Uploading and Downloading Data

Last updated: 2026-03-10 10:16:57

1. Directly Called Functions

1.1. API List

download_from_hdfs(hdfs_url, hdfs_path, local_path)
Download files from HDFS to a local machine.
:param hdfs_url: WebHDFS address, for example, http://10.0.3.16:4008.
:type hdfs_url: str
:param hdfs_path: path on HDFS.
:type hdfs_path: str
:param local_path: local path.
:type local_path: str
:return: local result path.
:rtype: str

upload_to_hdfs(local_path, hdfs_url, hdfs_path)
Upload a local directory to HDFS.
:param local_path: local path.
:type local_path: str
:param hdfs_url: WebHDFS address, for example, http://10.0.3.16:4008.
:type hdfs_url: str
:param hdfs_path: path on HDFS.
:type hdfs_path: str
:return: result path of HDFS.
:rtype: str

upload_to_hive_by_hdfs(local_path, hdfs_url, hive_server, table_name, database='default', auth='CUSTOM', username=None, password=None, overwrite=False, partition='')
Import the data in a local file into a Hive table with HDFS as the intermediate storage.
Process: Upload the local file to HDFS first, and then import the file from HDFS into the Hive table.
:param local_path: local file or folder. The folder cannot contain subfolders.
:type local_path: str
:param hdfs_url: WebHDFS URL, for example, http://10.0.3.16:4008.
:type hdfs_url: str
:param hive_server: HiveServer2 address.
:type hive_server: str
:param table_name: Hive table name.
:type table_name: str
:param database: database name.
:type database: str
:param auth: authentication method.
:type auth: str
:param username: username for database authentication.
:type username: str
:param password: password for database authentication.
:type password: str
:param overwrite: Whether to delete the original data.
:type overwrite: bool
:param partition: partition selection.
:type partition: str
:return:
:rtype:

export_from_hive_by_hdfs(local_path, hdfs_url, hive_server, table_name='', sql='', database='default', auth='CUSTOM', username=None, password=None, row_format="row format delimited fields terminated by ','")
Export a Hive table to a local machine with HDFS as the intermediate storage. For large files, this method is more efficient than that of directly writing from the Hive table to the local machine.
Process: Export the Hive table to HDFS first, and then download it from HDFS to the local machine.
:param local_path: local directory.
:type local_path: str
:param hdfs_url: WebHDFS URL, for example, http://10.0.3.16:4008.
:type hdfs_url: str
:param hive_server: HiveServer2 address.
:type hive_server: str
:param table_name: Hive table name. This parameter can be ignored when SQL is specified.
:type table_name: str
:param sql: SQL statement for querying data, for example, select * from t1.
:type sql: str
:param database: database name.
:type database: str
:param auth: authentication method.
:type auth: str
:param username: username for database authentication.
:type username: str
:param password: password for database authentication.
:type password: str
:param row_format: row output format.
:type row_format: str
:return:
:rtype:

1.2. Usage:

import tikit

tikit.upload_to_hdfs("dir1/file1", "http://10.0.3.16:4008", "/dir1/file1")

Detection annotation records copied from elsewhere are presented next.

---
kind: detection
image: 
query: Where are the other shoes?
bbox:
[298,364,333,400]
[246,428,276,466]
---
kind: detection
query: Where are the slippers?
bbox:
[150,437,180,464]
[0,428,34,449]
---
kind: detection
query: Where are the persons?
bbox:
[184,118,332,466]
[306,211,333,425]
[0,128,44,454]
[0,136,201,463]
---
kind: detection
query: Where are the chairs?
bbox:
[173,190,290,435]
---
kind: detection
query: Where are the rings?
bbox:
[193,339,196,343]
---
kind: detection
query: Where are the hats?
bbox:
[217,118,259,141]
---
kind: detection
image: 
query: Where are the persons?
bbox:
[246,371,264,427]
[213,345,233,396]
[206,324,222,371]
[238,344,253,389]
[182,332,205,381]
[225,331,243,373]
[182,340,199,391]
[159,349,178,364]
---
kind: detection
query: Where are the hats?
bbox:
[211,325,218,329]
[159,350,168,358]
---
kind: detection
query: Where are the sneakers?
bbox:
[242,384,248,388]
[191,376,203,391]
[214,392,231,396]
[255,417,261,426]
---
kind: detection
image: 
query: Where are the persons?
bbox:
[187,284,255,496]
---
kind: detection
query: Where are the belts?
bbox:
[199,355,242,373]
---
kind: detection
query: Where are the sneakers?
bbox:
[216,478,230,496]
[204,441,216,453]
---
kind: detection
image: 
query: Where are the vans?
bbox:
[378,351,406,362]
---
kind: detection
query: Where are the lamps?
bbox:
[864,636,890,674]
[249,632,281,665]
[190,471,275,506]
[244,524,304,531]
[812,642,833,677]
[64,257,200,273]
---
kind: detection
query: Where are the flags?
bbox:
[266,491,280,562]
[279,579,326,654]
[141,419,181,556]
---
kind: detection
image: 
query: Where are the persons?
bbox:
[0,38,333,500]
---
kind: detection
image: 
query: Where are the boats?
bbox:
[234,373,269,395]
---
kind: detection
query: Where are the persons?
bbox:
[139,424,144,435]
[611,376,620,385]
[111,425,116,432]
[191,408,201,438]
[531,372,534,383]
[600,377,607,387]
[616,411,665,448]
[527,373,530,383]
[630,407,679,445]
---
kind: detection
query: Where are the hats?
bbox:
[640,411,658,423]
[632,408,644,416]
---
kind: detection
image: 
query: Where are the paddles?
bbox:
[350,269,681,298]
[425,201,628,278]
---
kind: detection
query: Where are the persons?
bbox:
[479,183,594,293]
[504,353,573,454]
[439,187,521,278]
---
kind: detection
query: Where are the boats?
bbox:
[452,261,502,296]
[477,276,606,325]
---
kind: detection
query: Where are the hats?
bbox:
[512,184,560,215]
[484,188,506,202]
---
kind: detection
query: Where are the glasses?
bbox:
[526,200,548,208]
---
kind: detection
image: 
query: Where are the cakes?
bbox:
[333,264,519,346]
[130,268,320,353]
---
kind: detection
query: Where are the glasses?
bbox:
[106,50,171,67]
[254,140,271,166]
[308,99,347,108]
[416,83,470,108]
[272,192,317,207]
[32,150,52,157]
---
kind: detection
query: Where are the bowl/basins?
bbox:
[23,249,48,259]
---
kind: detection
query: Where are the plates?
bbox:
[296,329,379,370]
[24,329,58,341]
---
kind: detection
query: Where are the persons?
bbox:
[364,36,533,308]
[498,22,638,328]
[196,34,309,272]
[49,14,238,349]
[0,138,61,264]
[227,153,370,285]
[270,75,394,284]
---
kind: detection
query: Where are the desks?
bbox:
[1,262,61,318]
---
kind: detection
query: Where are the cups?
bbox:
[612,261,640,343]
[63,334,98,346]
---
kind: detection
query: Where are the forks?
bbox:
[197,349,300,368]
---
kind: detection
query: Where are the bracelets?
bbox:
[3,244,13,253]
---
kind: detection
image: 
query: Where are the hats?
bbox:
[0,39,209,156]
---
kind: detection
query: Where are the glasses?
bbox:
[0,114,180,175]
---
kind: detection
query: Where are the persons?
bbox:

2. Methods Called Through the Client

describe_cos_buckets(self)
List all buckets.
:return: bucket list.
:rtype: dict
The returned results are as follows:
{
"Owner": {
"ID": "qcs::cam::uin/100011011262:uin/100011011262",
"DisplayName": "100011011162"
},
"Buckets": {
"Bucket": [
{
"Name": "bucket-58565",
"Location": "ap-beijing-fsi",
"CreationDate": "2021-07-21T11:06:00Z",
"BucketType": "cos"
},
{
"Name": "tai-1300158565",
"Location": "ap-guangzhou",
"CreationDate": "2021-10-22T11:04:40Z",
"BucketType": "cos"
}
]
}
}

describe_cos_path(self, bucket, path, maker='', max_keys=1000, encoding_type='')
Obtain the information on the Cloud Object Storage (COS) directory. A maximum of 1,000 items under the directory can be displayed. To display the files and folders under the directory, add a slash (/) at the end of these files and folders.
:param bucket: COS bucket.
:type bucket: str
:param path: path.
:type path: str
:return: directory information.
:rtype: dict
:param maker: List entries starting from marker.
:type maker: str
:param max_keys: Configure the maximum number of entries returned at a time. The maximum value is 1000.
:type max_keys: int
:param encoding_type: Configure the encoding method for returned results. You can only set it to url.
:type encoding_type: str

upload_to_cos(self, local_path, bucket, cos_path)
Upload files or directories from a local path to COS.
:param local_path: local path.
:type local_path: str
:param bucket: COS bucket.
:type bucket: str
:param cos_path: COS path.
:type cos_path: str
:return: None. Error messages are given through raise.
:rtype:

download_from_cos(self, bucket, cos_path, local_path)
Download files or directories from COS to a local machine.
Note: If local files exist, they will be directly overwritten. When cos_path is a directory and local_path is an existing directory, the folder name of cos_path will be retained as a subdirectory.
:param bucket: COS bucket.
:type bucket: str
:param cos_path: COS path.
:type cos_path: str
:param local_path: local path.
:type local_path: str
:return: None. Error messages are given through raise.
:rtype:


delete_cos_path(self, bucket, delete_path)
Delete the COS directory. To delete files and folders under the directory, add a slash (/) at the end of these files and folders. That is, files and folders without a slash (/) will be deleted as files, and files and folders with a slash (/) will be deleted as folders.
:param bucket: COS bucket.
:type bucket: str
:param delete_path: path to be deleted.
:type delete_path: str

3. Methods Called Through HiveInitial

3.1. Initialization

from tikit.client import Client
from tikit.hive import HiveInitial

client = Client("your_secret_id", "your_secret_key", "<region>")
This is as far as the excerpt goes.